── Extrait

Changer des couches, donner le bain à bébé, lui faire à manger, faire rire son enfant en le revirant la tête en bas (avant le repas, de préférence), donner des bisous sur ses petits bobos et, plus tard, l’aider à panser les grandes blessures sur son cœur, ça va de soi pour bien des papas de notre âge. En fait, on aime vraiment ça.

Ce que montre Nos fistons, c’est moins le défi d’être parent que le bonheur d’être papa, que Marc raconte avec une infinie tendresse. Il pose sur ses fils un regard tantôt émerveillé, tantôt irrité (« Ils nous challengent », dit-il à propos des enfants), toujours aimant. « L’affection a toujours été présente. Le défi, c’est de ne pas avoir l’air cucul, dit-il, mais j’assume. »

Un regard sur la société

Ce qui distingue son recueil de chroniques, c’est aussi l’habileté avec laquelle Marc parle de la société en parlant de ses garçons. Il évoque l’apprentissage de la lecture et le sexisme à l’école, dit la peur qui l’habite quand des gars de l’âge de ses fils sont abattus en pleine rue à Montréal parce qu’ils étaient au mauvais endroit au mauvais moment, parle de profilage racial en évoquant les cheveux d’un de ses fistons et, quand il raconte qu’il fait le ménage de son sous-sol, c’est surtout pour dire que son aîné gagne en autonomie et... avouer qu’il n’est vraiment pas pressé de le voir partir.

Souvent, l’anecdote de départ est une chose qui s’est passée pendant ma semaine : être père, voir ses enfants grandir, c’est aussi jeter un regard sur le monde qui permet d’aborder bien des thèmes. Après, je suis conscient que ma famille est privilégiée et que mes gars vont bien. Pas mal tous mes chums ont des enfants qui ont eu plus de défis que les miens...

────

__Consignes__.
A) Réécrivez sous forme de liste le paragraphe de l'extrait sur Nos fistons qui commence par « Ce qui distingue son recueil » en conservant ses faits principaux.
B) Reprenez mot pour mot le passage de l'extrait sur Nos fistons qui débute aux mots « Changer des couches, donner » et s'arrête après « aime vraiment ça. ».
C) Poursuivez l'extrait sur Nos fistons à partir de l'endroit où il s'arrête.

── Données brutes

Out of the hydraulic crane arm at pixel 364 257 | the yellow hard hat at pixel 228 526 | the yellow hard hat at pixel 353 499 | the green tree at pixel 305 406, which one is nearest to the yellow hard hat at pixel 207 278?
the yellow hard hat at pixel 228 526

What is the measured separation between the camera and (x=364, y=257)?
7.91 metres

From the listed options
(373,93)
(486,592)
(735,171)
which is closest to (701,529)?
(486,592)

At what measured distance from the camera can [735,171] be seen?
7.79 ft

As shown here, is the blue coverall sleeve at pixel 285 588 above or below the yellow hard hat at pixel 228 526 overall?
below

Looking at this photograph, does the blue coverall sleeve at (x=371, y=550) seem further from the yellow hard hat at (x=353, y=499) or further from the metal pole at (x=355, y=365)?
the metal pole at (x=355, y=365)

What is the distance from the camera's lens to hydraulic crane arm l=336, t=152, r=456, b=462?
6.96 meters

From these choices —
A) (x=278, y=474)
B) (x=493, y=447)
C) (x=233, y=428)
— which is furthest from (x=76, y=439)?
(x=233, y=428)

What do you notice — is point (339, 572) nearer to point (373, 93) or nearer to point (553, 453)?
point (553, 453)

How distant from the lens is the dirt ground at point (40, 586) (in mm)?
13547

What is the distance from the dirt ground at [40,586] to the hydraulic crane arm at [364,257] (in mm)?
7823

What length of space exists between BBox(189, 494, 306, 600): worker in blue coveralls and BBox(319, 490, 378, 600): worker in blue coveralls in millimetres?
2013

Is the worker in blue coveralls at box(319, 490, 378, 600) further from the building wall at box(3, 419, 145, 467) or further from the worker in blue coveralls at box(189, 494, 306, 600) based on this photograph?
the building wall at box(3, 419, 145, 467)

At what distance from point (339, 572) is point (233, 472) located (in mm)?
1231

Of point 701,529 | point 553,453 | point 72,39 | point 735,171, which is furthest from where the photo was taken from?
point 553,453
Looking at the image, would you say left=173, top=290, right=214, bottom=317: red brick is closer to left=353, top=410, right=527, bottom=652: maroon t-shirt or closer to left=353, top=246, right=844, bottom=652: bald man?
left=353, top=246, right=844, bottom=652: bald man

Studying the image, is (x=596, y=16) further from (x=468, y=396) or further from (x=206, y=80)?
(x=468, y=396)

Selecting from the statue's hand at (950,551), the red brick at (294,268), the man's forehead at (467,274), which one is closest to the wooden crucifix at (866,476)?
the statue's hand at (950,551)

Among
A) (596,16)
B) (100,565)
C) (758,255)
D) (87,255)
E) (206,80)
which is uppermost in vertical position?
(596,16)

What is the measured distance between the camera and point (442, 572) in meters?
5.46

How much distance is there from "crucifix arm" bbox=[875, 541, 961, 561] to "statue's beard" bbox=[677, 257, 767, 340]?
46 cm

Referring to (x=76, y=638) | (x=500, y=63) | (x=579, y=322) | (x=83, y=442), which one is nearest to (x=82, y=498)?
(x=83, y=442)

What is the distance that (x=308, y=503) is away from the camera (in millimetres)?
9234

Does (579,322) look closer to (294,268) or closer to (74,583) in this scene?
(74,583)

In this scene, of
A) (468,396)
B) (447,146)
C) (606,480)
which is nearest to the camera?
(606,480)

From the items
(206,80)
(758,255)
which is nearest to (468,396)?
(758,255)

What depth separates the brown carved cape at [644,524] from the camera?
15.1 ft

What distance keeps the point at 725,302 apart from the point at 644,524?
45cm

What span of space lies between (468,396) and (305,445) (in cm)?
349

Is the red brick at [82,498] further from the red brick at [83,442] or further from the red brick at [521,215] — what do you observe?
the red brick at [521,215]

────

__Réponses attendues__.
A)
Le recueil de chroniques de Marc se distingue par sa façon de parler de la société en parlant de ses garçons :
- l'apprentissage de la lecture et le sexisme à l'école ;
- sa peur quand des gars de l'âge de ses fils sont abattus en pleine rue à Montréal parce qu'ils étaient au mauvais endroit au mauvais moment ;
- le profilage racial, abordé à partir des cheveux d'un de ses fistons ;
- le ménage de son sous-sol, qui lui sert surtout à dire que son aîné gagne en autonomie et qu'il n'est vraiment pas pressé de le voir partir.

B)
Changer des couches, donner le bain à bébé, lui faire à manger, faire rire son enfant en le revirant la tête en bas (avant le repas, de préférence), donner des bisous sur ses petits bobos et, plus tard, l’aider à panser les grandes blessures sur son cœur, ça va de soi pour bien des papas de notre âge. En fait, on aime vraiment ça.

C)
Marc Cassivi

Il ne dit pas ça pour se vanter. Marc avoue d’ailleurs avoir parfois des scrupules à raconter une vie de famille plutôt « banale ». Il me semble plutôt que c’est ce qui fait la beauté de ses histoires. Des drames, il y en a partout, tout le temps. On ne prend pas suffisamment le temps de raconter les connivences qu’on développe avec ses enfants à travers les films qu’on regarde, les discussions qu’on a, les activités qu’on partage, les silences et l’intimité qu’on respecte.

Marc dit que ses fistons ont toujours le dernier mot sur ses chroniques, mais que ceux-ci ne le censurent presque jamais. En fait, ils se fichent même un peu que leur père publie un livre où il est question d’eux... Un jour, ils mesureront leur chance d’avoir accès à ce regard porté sur leur enfance et leur adolescence, narrées d’une plume habile et attentive, pleine d’humour et surtout d’amour.

Vous trouvez ça cucul ? J’assume.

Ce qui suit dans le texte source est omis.